9- İlim ve bilgi basiret ve insanlara hakikati gösteren bir unsurdur: “Kendilerine ilim verilmiş olanlar ise, “Yazıklar olsun size! İman edip de iyi işler yapanlara Allah’ın vereceği mükâfat daha hayırlıdır. Ona da ancak sabredenler kavuşturulur” dediler”.[11]
10- Özetle söylemek gerekirse ilim ve bili o denli önemlidir ki ulul azm olarak bilinen bir peygamber kendi bilgisini artması için çok tehlikeli ve meşakkatli bir yolculuğu cani gönülden kabul ediyor. Bu kıssa kehf suresinin 65. Ayetinden 76. Ayetine kadar hz Musa ve hz. Hızır kısasında anlatılmaktadır. Mûsâ ona, “Sana öğretilen bilgilerden bana, doğruya iletici bir bilgi öğretmen için sana tabi olayım mı?” dedi”.[12]

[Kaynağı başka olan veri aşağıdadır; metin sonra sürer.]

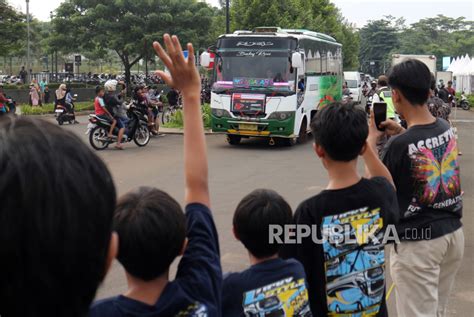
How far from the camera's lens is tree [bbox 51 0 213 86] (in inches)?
1359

Dördüncü kısım: ilim kelimesini değil, ilim kelimesinin anlamını taşıyan kelimeleri içeren ayetlerdir: ilim kelimesi açık bir şekilde kendilerinde zikredilmemiş ama ilme tatbik edilen kelimeler kendilerinden istifade edilmiş ayetleridir. Misak ayetleri gibi. Allah tarafından kendilerine kitap vermiş (peygamberlerden) onu iblağ etmeleri için onlardan misak alımış. Ve… Bu makalede bu kadarıyla yetiniyoruz. Ama daha fazla bilgi edinmek istiyorsanız aşağıdaki adrese müracaat etmenizi öneriyoruz.
ABDULBAKİ, Muhammed Fuad, “mucemul-mufehrist-i elfaz-i kuran”.
[1] Zümer, 9.
[2] Usul-i kafi”, c. 1, s. 30.
[3] Alak, 1-5.
[4] Bakare, 30.
[5] Fatır, 28.
[6] Ali İmaran, 63.
[7] Bakara, 120.
[8] Mücadele, 11 ve nahl, 27.
[9] Ali İmran 18.
[10] Meryem, 43.
[11] Kasas, 80.
[12] Bu ayetler ilim öğretmen değerini, konumunu ve öğrencinin haklarını anlatma konumunda oldukları açıktır. Hakeza ilim peşinde olanların sahip olması gereken liyakatleri de anlatmaktadır. Bu konuda daha fazla bilgi edinmek için lokman suresi ve onun tefsirlerine müracaat edebilirsiniz.